READING BETWEEN THE LINKS
There is one pitfall to the above methodology– it's very easy to rely on the hyperlinks to tell the whole story about who knew what when. But they don't. I exchanged several emails with Matthew Sheffield to probe exactly what RatherBiased's role was. For one, they've been sending out updates to "hundreds of big media writers" for years, and have earned their trust. He called up the Washington Post to find out who was covering the story– and they told him to look at RatherBiased.
So it could have been the blogosphere which brought down 60 Minutes. Or it could have been one bulletin board, one conservative blog, three pundit blogs, a "contra-site," and one typography expert with a website… and, also, the journalistic resources of the Washington Post and ABC News. A victory for the process of journalism, though at the expense of one group of journalists; and a victory for some bloggers; though not necessarily the whole blogosphere.
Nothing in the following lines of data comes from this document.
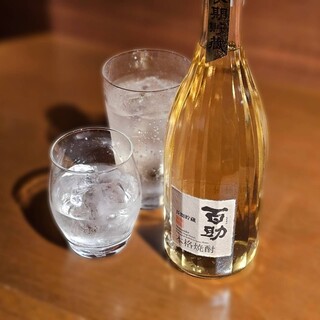 用“三得利原始”“Kaku High”幹杯原始燒酒“Hakusuke”也很受歡迎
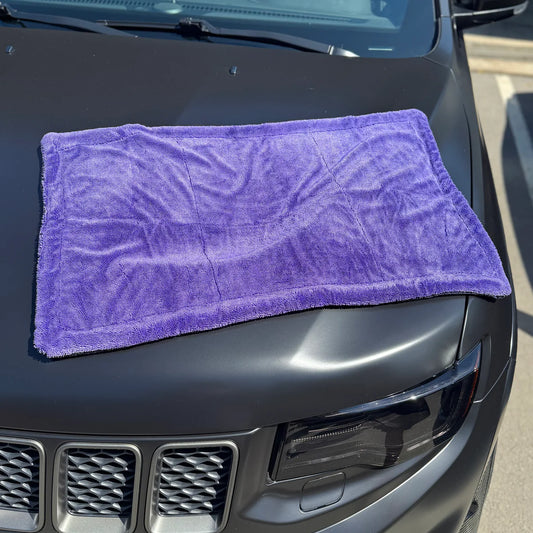 Prosop de uscare din microfibră violet cu negru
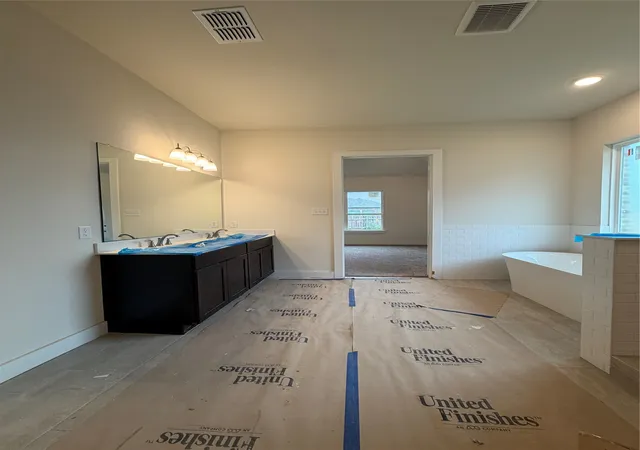 Photo 3 of Single family home for sale at 2106 Bankside Ln, Lorena, TX 76655 | MLS# 21295092 | Listing updated on 2026-08-25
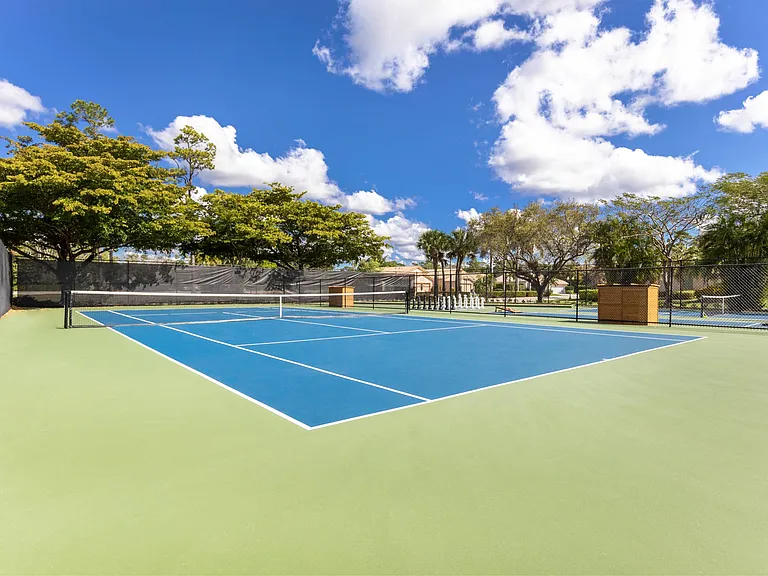 Palm Court at Wellington Apartments — Photo 17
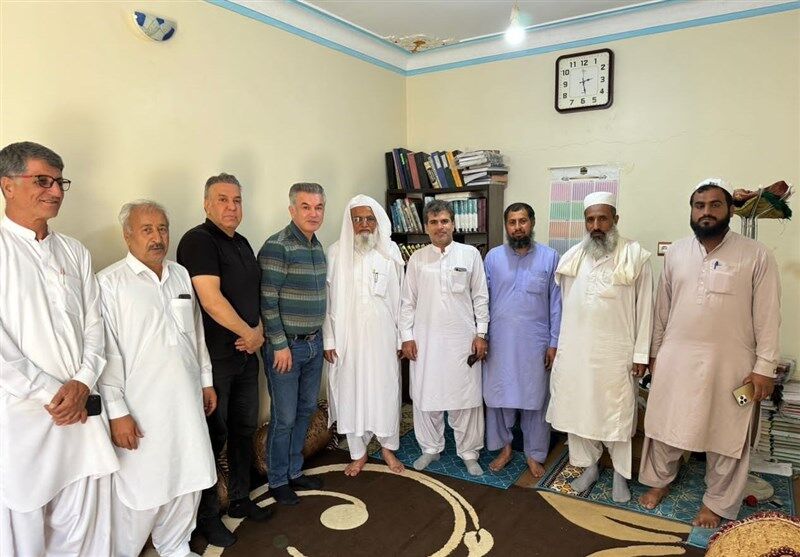 عکس| حضور ناگهانی یک پرسپولیسی در مناطق سیلزده سیستان و بلوچستان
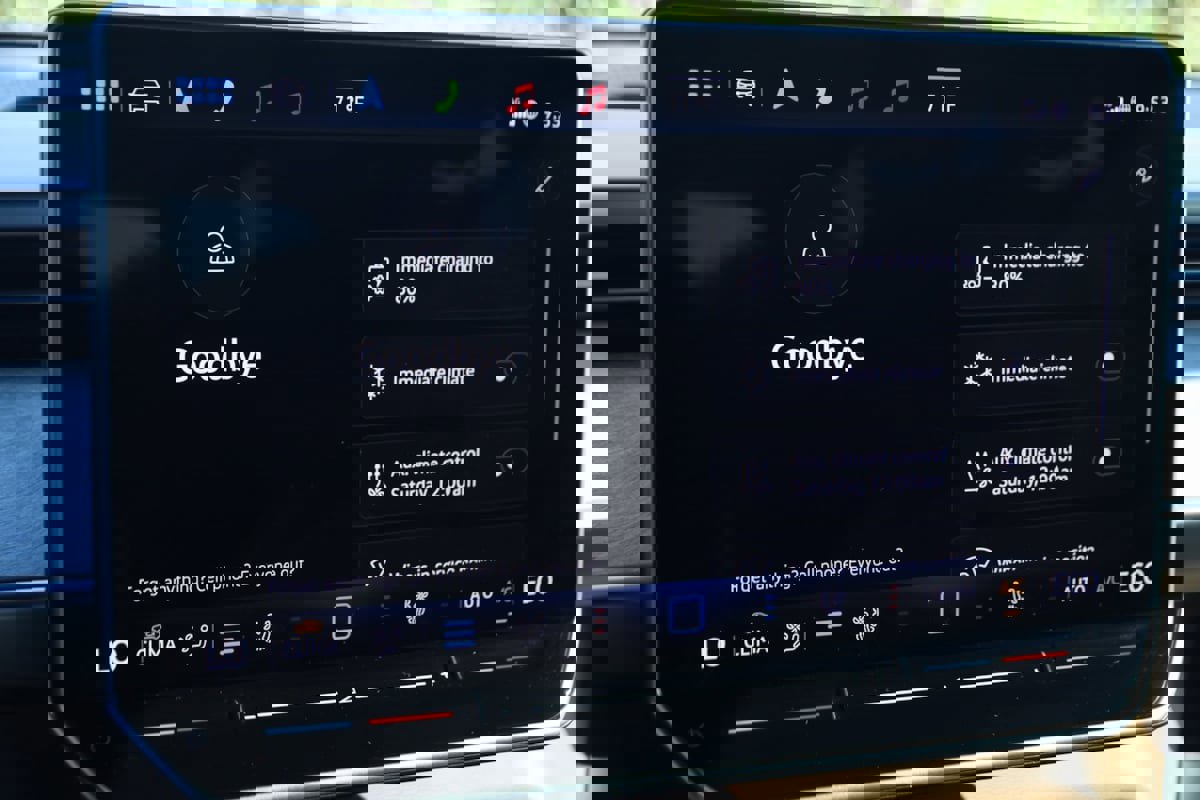 Used 2025 Volkswagen ID. Buzz Pro S image 60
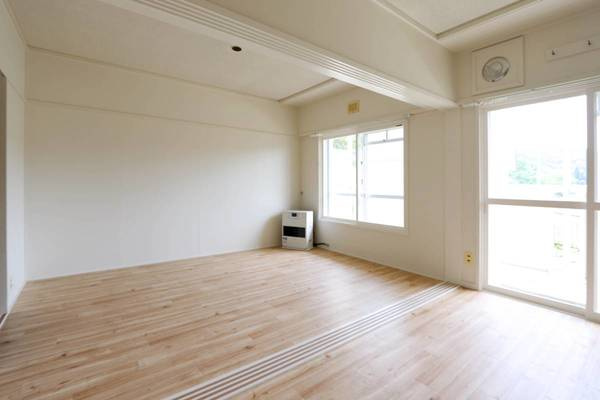 ビレッジハウス赤平2号棟の居間・リビング|ビレッジハウスの同一物件・同一タイプの間取りの写真です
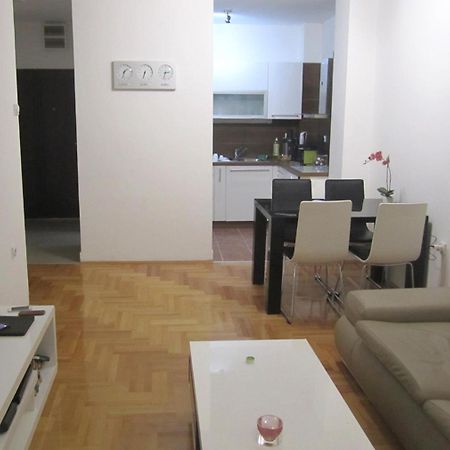 65 Square Meters Designer Apartment In Heart Of City - River View ! Park For Free Ni Kültér fotó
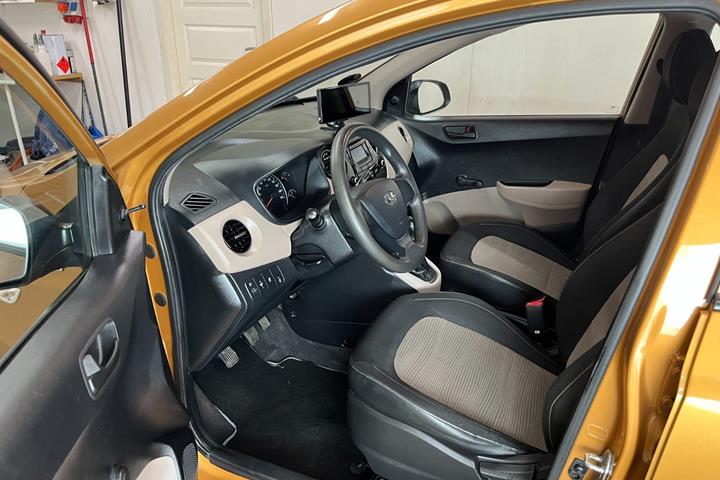 Gul Hyundai i10 fra 2015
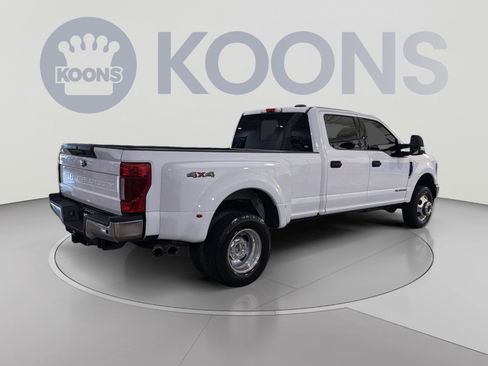 Used 2022 Ford F350 XLT w/ XLT Value Package AWD/4WD image 7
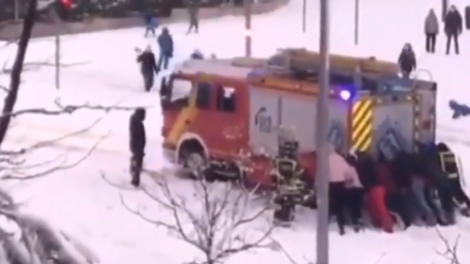 Bomberos de Madrid: "Esta vez somos nosotros los rescatados"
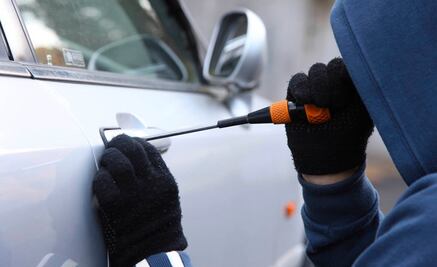 Dictan prisión preventiva a sujeto por robo de auto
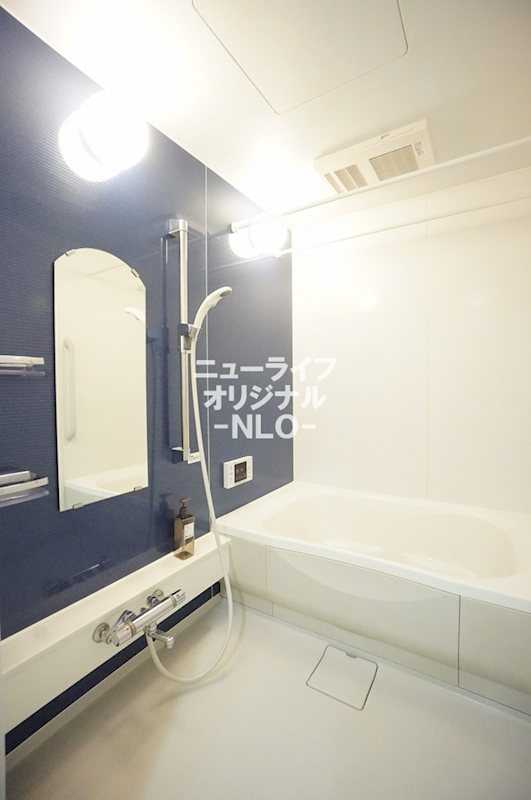バス・シャワールーム　いつでも温かいバスタイムを楽しめる追い焚き機能付き☆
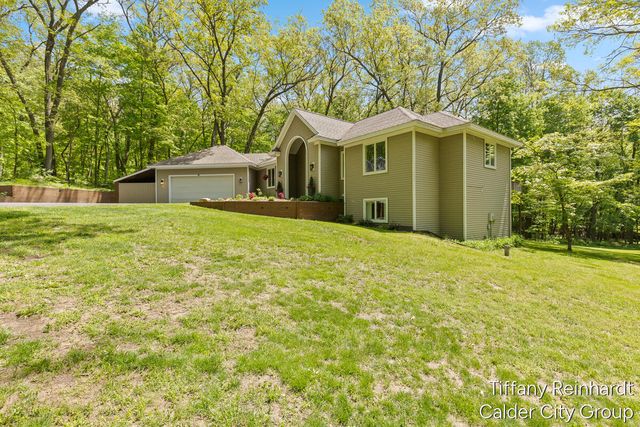 2760 Tyler Trail, Lowell, MI 49331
Leading me to part II of this investigation, What if there were no blogosphere?
Update, May 31st: The conclusion reached here is the same one reached by the report Buzz, Blogs, and beyond: The Internet and the National Discourse in the Fall of 2004 by Michael Cornfield of the Pew Internet & American Life Project, with assistance from BuzzMetrics. “The key contribution by the bloggers in the 'Rathergate' scandal consisted of providing forums accessible to all internet users in which facsimiles of the memos could be examined and discussed.” The report provides much more exhaustive detail about this particular story, and ought to be read in full by anybody interested in media and politics. Nonetheless, the syndicated columnist George Will wrote recently in a column titled Approaching the end of journalistm? that “bloggers” had “shredded” the “charges pertaining to a Vietnam-era story about George W. Bush's alleged dereliction of National Guard duties.” Not exactly.